It took me a second to see how Burke’s “The Rhetoric of Hitler’s ‘Battle’” fit in with the idea of signification. The part that threw me off was that “rhetoric” was used in the title. The way I think of rhetoric connects me to agent/cy. This in itself is signification. I see a word and I immediately have an association and a relationship with the word based on a certain teaching. Burke’s article had to break me of my association, just as Hitler’s battle was to break the masses of their preconceived notion of Jewish people.
One way that Hitler used signification in his rhetoric was to take a word that has a common definition like “devil” and associate it with “Jew” (194). The “prince of evil” is already a “common enemy”, so “once Hitler has thus essentialized his enemy, all ‘proof’ henceforth is automatic” (193-194). He makes an abstract idea of the devil become materialized or a reality through the very real Jews. In a sense Hitler is proving that the devil, which is a common enemy, exists. He is oversimplifying the Jews to make them seem less human, because humans each have their own set of complications. If he can generalize the Jewish race then he can create an abstract idea of them just as the devil is abstract.

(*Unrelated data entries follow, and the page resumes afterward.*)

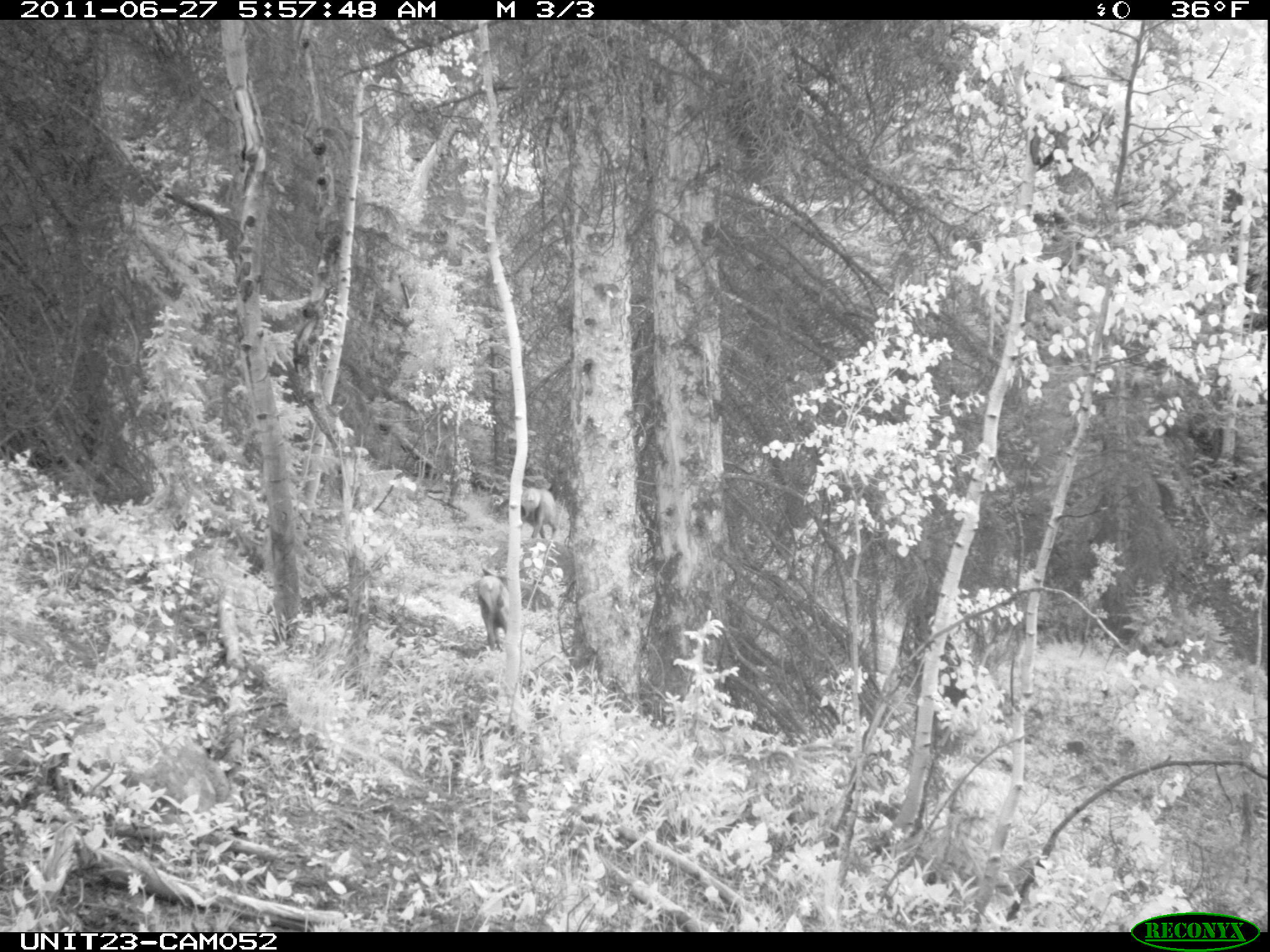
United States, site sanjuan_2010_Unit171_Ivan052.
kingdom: Animalia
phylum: Chordata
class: Mammalia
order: Artiodactyla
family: Cervidae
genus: Cervus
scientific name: Cervus elaphus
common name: red deer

Now the way I understand it is that signification is a tool rhetoric uses. An agent uses rhetoric as a tool to create a certain movement or agency in an audience.
1 comment:
I'm interested by your claims, but I wonder, do you think that Hitler was necessarily "breaking" the masses of their preconceived notions, or do you think he was simply monopolizing/building on already existing antisemitism? Yes, Hitler was a powerful writer/orator and a very influential man, but I have a hard time seeing this as his own developed signification strategy. I think maybe Burke didn't mean to imply that Hitler started this trend necessarily, but that he simply built on the idea using signification and his methods were proved effective. And when we really take a moment to think about it, do we truly believe Burke would suggest that Hitler materialized this hatred and antisemitic movement out of his own wit and influence? The idea is pretty far out there, seeing as Hitler is just as subject to the effects of signification and is influenced by agents just like everyone else. There is a historical context, a cultural laboratory, if you will, from which Hitler is drawing his terms and ideas. It's no secret that the Jews have long been a widely despised group of people for centuries. I think Hitler's genius, as Burke would call it, was building on pre-existing notions of Jews by making it relevant to the group of people he was addressing. So there's a large Jewish population in Germany? Lets make it about Germany's economic structure, the big "players" in the economy, and how the Jews are capitalizing on jobs rightfully belonging to native Germans (Burke 196). I'm pretty sure that would get the job done. And then, to top it off, how about we appeal to the religious and make the Jew and their (most likely held) belief system appear "devilish" and harmful to society (216)? Hitler basically used some powerful signification already floundering about and applied it to his own agenda.